— AVAILABLE RECORDS —
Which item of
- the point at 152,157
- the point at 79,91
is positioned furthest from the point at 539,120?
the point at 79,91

...

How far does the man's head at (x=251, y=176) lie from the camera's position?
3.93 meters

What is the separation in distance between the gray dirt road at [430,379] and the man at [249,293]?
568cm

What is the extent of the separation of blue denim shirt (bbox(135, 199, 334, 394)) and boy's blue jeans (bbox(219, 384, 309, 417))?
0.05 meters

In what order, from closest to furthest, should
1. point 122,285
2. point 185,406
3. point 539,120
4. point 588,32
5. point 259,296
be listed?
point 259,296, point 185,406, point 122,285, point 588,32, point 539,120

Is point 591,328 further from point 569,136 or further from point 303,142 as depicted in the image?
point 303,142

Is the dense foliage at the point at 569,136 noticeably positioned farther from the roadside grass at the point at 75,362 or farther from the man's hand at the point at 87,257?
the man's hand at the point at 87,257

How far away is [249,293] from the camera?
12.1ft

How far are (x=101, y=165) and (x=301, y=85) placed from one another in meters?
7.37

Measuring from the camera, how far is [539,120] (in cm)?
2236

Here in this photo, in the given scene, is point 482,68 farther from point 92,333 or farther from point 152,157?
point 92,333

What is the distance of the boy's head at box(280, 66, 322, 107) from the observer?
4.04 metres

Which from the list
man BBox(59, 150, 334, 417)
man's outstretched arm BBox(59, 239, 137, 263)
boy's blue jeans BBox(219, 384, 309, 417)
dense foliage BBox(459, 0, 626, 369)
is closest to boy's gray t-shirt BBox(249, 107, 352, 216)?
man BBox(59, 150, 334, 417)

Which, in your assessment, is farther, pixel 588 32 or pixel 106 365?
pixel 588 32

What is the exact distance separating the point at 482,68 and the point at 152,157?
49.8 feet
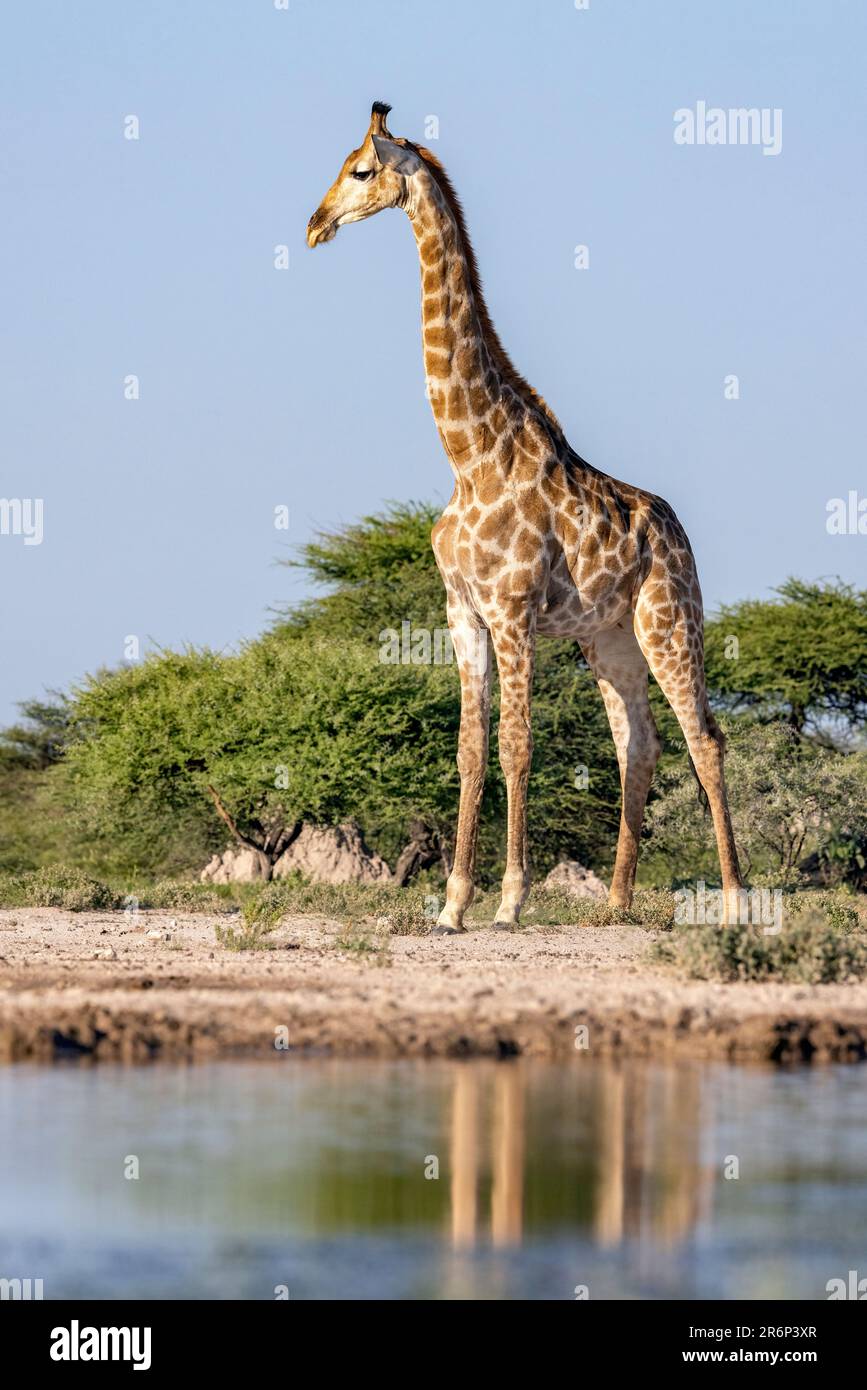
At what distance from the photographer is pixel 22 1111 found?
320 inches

...

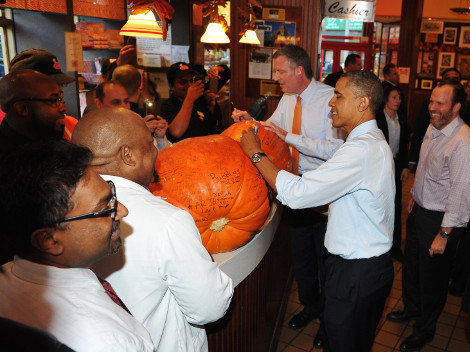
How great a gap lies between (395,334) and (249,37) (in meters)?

— DIRECTION —
Repeat every line from the one containing "How far does" down to the one containing "4.04 metres", with both of those included, and nothing else.

— RESPONSE TO THIS TASK —
How far does the man's head at (x=251, y=176) lie from the camera's position?
3.93 meters

What is the separation in distance between the gray dirt road at [430,379] and the man at [249,293]?
568cm

What is the extent of the separation of blue denim shirt (bbox(135, 199, 334, 394)) and boy's blue jeans (bbox(219, 384, 309, 417))?
0.05 meters

In what order, from closest to furthest, should
1. point 122,285
2. point 185,406
3. point 539,120
4. point 588,32
5. point 259,296
be listed?
point 259,296, point 185,406, point 122,285, point 588,32, point 539,120

Is point 591,328 further from point 569,136 or further from point 303,142 as depicted in the image?
point 303,142

Is the dense foliage at the point at 569,136 noticeably positioned farther from the roadside grass at the point at 75,362 or farther from the man's hand at the point at 87,257?
the man's hand at the point at 87,257

How far away is [249,293] from the camera?
12.1ft

How far are (x=101, y=165) and (x=301, y=85) placed from one another in meters?
7.37

Measuring from the camera, how far is [539,120] (in cm)?
2236

Here in this photo, in the given scene, is point 482,68 farther from point 92,333 or farther from point 152,157?
point 92,333

What is the distance of the boy's head at box(280, 66, 322, 107) from the observer?
4.04 metres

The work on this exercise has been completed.